Numeric type literal syntax

Pull request

Table of contents

Problem

We want to establish a syntax for fixed-size scalar number types. These types include the two’s complement signed integer, the unsigned integer, and the floating-point number.

As these types are pervasive throughout the language, our goal here is to align on a terse, convenient, yet understandable, and ergonomic syntax to the author.

Background

For developer convenience, names are given to number types that map to native machine register widths. These sizes typically include 8-bit, 16-bit, 32-bit, 64-bit, and, more recently, 128-bit widths.

For example, in C++11+, integer types such as int8_t (8-bit two’s complement signed integer type) and uint16_t (16-bit unsigned integer type) exist, among similar types for 32- and 64-bit values. Correspondingly, you have the i8 and u16 (among others) scalar integer types in Rust. And in Swift, the Int8 and UInt16 (among others) integer value types.

In each case, the intent is to provide a clear and pragmatic syntax.

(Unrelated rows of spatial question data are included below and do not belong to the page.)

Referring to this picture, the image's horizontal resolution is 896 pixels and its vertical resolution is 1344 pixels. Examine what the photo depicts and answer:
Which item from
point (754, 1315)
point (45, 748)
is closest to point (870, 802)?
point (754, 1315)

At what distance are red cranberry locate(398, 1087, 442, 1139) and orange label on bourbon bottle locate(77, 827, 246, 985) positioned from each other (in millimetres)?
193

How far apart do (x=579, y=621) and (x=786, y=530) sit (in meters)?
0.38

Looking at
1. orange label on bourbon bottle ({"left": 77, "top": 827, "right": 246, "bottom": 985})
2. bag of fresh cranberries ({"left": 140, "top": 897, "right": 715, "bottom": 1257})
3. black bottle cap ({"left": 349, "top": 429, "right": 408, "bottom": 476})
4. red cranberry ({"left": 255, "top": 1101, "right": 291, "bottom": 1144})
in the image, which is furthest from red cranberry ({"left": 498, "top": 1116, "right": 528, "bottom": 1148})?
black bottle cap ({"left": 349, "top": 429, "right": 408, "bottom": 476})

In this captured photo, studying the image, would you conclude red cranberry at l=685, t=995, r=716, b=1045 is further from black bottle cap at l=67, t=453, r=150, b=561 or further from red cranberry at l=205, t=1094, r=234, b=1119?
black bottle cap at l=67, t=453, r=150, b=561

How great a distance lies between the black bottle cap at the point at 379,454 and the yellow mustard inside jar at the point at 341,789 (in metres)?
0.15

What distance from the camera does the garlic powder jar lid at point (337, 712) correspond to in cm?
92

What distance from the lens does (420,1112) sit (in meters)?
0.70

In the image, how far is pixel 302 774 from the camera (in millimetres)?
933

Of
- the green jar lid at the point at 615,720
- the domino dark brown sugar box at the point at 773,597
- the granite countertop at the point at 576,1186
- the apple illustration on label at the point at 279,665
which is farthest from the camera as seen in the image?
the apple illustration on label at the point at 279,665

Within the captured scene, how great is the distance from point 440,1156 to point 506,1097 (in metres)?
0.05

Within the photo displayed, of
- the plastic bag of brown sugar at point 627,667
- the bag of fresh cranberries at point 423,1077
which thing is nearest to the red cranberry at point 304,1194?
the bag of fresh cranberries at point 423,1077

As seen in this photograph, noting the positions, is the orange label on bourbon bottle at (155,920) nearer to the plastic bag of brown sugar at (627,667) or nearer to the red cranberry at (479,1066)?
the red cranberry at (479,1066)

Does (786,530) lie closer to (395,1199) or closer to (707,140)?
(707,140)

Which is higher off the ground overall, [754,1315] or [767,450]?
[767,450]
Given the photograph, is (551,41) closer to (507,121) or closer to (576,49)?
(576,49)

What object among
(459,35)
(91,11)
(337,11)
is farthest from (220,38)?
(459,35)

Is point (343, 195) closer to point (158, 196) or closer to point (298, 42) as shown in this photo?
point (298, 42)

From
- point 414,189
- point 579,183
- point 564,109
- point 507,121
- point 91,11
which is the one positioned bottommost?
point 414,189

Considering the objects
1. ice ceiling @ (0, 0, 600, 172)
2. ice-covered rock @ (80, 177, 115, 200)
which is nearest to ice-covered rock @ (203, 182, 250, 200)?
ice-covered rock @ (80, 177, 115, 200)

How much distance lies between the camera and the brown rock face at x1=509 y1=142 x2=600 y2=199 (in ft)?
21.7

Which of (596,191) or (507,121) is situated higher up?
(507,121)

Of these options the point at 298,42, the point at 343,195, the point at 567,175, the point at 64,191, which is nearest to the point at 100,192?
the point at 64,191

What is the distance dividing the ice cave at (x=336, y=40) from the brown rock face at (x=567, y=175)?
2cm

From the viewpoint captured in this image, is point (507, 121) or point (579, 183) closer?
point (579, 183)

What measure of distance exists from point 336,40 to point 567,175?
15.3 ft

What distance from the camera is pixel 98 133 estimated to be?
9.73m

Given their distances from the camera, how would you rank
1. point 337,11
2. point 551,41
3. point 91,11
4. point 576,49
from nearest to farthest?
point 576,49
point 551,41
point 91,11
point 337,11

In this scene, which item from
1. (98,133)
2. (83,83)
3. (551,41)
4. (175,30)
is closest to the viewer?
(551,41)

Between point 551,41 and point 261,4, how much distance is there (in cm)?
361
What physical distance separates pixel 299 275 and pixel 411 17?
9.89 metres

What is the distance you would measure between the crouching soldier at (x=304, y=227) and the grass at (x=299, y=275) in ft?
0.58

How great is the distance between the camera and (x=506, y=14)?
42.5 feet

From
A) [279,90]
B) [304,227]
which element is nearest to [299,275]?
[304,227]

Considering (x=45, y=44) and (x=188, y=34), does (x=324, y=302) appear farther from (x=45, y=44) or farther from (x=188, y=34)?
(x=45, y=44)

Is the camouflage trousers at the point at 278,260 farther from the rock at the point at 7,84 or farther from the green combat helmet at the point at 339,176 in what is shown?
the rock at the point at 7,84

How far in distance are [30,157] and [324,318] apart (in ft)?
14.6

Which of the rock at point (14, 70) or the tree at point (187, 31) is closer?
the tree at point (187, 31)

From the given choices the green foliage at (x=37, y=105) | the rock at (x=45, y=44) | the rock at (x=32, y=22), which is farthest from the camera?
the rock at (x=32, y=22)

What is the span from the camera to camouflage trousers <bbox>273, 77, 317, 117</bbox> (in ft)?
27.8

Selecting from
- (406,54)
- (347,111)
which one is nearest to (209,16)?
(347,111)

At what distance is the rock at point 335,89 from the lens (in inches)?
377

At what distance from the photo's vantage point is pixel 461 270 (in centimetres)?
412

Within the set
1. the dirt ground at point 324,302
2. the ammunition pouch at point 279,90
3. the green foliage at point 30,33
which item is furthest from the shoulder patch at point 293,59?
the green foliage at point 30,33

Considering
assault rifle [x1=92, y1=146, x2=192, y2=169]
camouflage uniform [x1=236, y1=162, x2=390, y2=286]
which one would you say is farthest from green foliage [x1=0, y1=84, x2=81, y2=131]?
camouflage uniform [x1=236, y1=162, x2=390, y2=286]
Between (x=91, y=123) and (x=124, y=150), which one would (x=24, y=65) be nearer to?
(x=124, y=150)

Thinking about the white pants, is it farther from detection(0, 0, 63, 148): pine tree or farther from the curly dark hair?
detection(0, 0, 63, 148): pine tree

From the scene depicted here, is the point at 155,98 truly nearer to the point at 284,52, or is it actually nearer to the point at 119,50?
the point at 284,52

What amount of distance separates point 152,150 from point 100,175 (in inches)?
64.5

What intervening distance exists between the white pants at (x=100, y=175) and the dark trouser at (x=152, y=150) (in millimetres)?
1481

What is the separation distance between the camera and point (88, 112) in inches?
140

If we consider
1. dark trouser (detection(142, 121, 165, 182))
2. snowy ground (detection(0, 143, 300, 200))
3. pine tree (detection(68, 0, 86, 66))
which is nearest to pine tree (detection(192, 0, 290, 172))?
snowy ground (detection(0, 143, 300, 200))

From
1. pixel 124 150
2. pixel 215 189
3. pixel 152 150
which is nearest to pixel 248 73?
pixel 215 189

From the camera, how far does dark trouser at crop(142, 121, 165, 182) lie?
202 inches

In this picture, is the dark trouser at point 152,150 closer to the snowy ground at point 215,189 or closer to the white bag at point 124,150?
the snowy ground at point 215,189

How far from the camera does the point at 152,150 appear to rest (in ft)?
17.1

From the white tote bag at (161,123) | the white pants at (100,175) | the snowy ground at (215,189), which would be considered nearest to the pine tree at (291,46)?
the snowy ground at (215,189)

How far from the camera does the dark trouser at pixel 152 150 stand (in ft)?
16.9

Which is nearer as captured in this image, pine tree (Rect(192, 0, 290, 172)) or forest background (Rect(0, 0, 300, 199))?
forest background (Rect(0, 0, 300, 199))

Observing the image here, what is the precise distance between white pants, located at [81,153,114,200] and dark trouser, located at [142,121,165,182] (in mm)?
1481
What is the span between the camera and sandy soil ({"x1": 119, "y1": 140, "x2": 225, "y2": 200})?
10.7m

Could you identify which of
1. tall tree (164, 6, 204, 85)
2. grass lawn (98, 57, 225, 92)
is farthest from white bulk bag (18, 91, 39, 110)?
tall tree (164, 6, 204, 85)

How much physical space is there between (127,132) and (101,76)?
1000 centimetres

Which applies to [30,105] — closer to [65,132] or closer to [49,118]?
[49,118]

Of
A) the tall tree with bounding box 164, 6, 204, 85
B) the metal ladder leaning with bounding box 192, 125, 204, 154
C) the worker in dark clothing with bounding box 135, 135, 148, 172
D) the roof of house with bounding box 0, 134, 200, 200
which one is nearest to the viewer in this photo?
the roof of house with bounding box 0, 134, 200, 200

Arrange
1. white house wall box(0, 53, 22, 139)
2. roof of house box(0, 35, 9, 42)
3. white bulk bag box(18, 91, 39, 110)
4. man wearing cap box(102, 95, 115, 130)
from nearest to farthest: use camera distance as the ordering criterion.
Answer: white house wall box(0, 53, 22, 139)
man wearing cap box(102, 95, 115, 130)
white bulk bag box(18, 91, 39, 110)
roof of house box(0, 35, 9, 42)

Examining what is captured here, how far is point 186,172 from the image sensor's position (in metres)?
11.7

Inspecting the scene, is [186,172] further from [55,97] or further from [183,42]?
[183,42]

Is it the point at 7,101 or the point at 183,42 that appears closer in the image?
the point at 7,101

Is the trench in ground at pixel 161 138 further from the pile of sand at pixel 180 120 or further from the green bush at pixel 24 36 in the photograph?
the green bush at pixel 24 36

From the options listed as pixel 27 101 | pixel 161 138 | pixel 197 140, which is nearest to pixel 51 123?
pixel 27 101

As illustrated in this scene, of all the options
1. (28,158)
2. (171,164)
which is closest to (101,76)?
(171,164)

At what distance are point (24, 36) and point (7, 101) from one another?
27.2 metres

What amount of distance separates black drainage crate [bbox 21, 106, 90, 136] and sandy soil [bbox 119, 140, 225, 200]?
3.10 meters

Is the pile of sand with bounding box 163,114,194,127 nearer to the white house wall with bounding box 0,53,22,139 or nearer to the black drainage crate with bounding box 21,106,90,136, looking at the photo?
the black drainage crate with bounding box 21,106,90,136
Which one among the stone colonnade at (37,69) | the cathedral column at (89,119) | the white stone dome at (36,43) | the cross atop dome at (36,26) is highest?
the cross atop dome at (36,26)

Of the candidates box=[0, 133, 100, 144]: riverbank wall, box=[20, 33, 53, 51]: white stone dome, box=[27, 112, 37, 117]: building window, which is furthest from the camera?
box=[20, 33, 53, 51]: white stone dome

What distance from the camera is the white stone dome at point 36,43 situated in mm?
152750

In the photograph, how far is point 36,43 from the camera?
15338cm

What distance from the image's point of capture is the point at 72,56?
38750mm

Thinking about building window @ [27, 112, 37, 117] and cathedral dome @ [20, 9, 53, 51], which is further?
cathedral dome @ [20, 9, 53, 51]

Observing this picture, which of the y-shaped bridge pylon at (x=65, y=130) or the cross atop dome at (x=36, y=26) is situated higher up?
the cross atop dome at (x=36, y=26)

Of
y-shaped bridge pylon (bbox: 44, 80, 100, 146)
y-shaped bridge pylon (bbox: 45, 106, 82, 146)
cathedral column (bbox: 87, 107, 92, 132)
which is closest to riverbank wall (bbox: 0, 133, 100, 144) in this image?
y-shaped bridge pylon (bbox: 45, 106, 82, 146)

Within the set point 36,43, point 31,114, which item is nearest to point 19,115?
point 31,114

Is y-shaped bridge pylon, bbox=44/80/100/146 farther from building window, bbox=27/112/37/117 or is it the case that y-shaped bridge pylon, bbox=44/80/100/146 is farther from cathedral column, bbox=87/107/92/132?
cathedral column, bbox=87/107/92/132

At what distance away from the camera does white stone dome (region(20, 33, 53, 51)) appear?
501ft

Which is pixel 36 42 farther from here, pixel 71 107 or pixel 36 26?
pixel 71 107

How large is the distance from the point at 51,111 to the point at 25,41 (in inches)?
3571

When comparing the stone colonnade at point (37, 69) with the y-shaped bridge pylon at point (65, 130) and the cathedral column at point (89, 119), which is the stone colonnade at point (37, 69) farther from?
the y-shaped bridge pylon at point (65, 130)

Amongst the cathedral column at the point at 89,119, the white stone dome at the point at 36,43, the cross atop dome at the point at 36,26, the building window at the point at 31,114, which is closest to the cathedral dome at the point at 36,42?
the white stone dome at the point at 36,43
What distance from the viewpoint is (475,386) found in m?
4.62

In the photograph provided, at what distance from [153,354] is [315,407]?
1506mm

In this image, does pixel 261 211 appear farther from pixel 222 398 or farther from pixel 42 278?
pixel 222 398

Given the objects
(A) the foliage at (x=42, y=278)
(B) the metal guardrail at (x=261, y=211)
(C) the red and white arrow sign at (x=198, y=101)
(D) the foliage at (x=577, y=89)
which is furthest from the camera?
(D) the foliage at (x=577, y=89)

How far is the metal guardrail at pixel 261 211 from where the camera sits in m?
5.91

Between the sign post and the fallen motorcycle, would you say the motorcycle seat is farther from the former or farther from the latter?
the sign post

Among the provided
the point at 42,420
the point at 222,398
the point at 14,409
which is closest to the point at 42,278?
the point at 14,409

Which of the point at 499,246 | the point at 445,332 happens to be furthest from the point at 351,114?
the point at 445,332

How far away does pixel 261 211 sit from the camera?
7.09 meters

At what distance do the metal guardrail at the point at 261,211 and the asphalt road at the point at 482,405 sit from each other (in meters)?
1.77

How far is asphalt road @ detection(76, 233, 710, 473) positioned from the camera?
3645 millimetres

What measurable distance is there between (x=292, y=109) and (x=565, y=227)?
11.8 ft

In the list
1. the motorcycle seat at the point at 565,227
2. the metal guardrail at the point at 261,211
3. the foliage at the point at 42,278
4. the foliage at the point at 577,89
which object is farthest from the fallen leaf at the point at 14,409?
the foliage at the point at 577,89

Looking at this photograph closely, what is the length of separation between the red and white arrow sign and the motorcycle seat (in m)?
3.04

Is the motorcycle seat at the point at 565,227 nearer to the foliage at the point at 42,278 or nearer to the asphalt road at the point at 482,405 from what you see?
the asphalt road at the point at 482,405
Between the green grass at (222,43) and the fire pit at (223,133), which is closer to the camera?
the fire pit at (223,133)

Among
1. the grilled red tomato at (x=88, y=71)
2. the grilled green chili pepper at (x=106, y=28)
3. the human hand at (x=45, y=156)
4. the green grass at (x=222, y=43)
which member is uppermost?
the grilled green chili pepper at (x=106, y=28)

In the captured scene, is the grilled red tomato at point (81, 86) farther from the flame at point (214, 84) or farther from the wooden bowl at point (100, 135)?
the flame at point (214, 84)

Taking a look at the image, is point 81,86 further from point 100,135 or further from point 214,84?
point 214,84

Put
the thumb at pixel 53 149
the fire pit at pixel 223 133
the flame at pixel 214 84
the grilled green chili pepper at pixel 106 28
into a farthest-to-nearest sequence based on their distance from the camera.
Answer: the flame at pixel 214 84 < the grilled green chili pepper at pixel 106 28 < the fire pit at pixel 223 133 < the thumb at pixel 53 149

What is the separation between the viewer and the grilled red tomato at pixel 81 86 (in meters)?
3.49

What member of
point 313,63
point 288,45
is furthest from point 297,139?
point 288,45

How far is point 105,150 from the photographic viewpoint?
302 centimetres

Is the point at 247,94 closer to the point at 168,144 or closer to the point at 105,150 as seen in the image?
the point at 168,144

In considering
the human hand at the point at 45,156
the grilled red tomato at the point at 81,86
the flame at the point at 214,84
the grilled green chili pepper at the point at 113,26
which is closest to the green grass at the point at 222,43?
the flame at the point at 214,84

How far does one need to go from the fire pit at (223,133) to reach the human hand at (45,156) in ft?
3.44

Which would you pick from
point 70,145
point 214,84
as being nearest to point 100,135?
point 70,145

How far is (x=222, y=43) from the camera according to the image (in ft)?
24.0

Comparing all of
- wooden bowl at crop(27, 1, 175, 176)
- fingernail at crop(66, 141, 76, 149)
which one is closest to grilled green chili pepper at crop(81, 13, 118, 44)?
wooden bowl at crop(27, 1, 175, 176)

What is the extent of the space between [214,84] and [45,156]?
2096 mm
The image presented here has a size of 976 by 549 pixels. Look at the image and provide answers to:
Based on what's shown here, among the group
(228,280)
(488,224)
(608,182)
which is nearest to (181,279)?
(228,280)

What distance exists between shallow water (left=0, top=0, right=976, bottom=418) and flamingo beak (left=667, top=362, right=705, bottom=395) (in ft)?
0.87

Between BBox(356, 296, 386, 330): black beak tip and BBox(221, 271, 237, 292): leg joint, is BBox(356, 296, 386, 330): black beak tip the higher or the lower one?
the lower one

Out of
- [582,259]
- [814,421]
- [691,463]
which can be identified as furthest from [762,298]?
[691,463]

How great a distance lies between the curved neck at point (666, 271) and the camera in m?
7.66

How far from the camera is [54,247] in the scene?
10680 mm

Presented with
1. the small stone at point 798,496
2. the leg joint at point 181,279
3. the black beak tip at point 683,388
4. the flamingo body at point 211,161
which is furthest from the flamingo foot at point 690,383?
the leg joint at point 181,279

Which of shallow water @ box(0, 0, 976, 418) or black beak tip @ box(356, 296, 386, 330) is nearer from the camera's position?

Additional discussion around this proposal’s background can be found in #543.

Proposal

We introduce a simple keyword-like syntax of iN, uN, and fN for two’s complement integers, unsigned integers, and floating-point numbers, respectively. Where N can be a positive multiple of 8, including the common power-of-two sizes (for example, N = 8, 16, 32). We think of these as “type literals” just like 7 is a “numeric literal.” This structure follows the successful precedent set by Rust and LLVM development communities and potentially saves 40% or more on characters required compared to other options such as IntN (for example, i16 versus Int16). While bit sizes greater than 128-bits will be well-supported, some operations like division will not be available on these large sizes.

Non-goals

  • This does not address any considerations around the bool type
  • This does not provide a formal plan for the shape or mapping of the underlying types (#767 comments)
  • This does not prescribe an official grammar for parsing these types
  • This proposal does not address other, non-multiple of 8 bit sizes, such as those used in a bit field

Details

Syntax

The syntax for a two’s complement signed integer, the unsigned integer, and the floating-point number corresponds to a lowercase ‘i’, ‘u’, or ‘f’ character, respectively, indicating the type followed by a numeric value specifying the width.

As a regular expression, this can be illustrated as:

([iuf])([1-9][0-9]*)

Capture group 1 indicates either an ‘i’ for a two’s complement signed integer type, a ‘u’ for an unsigned integer type, or an ‘f’ for an IEEE-754 binary floating-point number type. Capture group 2 specifies the width in bits. Note that this bit width is restricted to a multiple of 8.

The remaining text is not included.